Potential for Natural Ventilation and Operable Windows

In some parts of the country, where temperature and humidity levels permit, natural ventilation through operable windows can be an effective and energy-efficient way to supplement HVAC systems to provide outside air ventilation, cooling, and thermal comfort when conditions permit (e.g., temperature, humidity, outdoor air pollution levels, precipitation). Windows that open and close can enhance occupants' sense of well-being and feeling of control over their environment. They can also provide supplemental exhaust ventilation during renovation activities that may introduce pollutants into the space.
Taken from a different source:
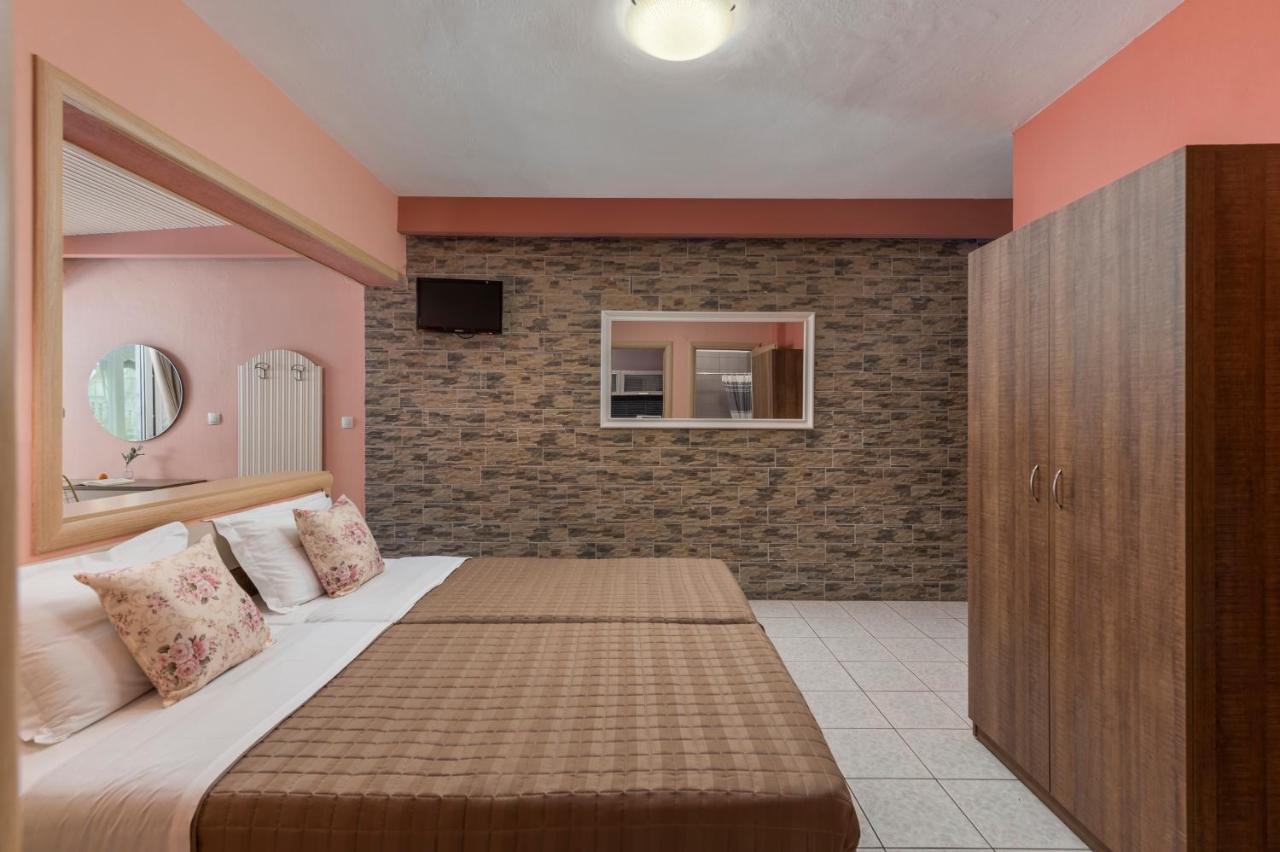 Hotel Ouzas Luxury 3*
However, sealed buildings with appropriately designed and operated HVAC systems can often provide better indoor air quality than a building with operable windows. Uncontrolled ventilation with outdoor air can allow outdoor air contaminants to bypass filters, potentially disrupt the balance of the mechanical ventilation equipment, and permit the introduction of excess moisture if access is not controlled.

Strategies using natural ventilation include wind driven cross-ventilation and stack ventilation that employs the difference in air densities to provide air movement across a space. Both types of natural ventilation require careful engineering to ensure convective flows. The proper sizing and placement of openings is critical and the flow of air from entry to exit must not be obstructed (e.g., by closed perimeter rooms).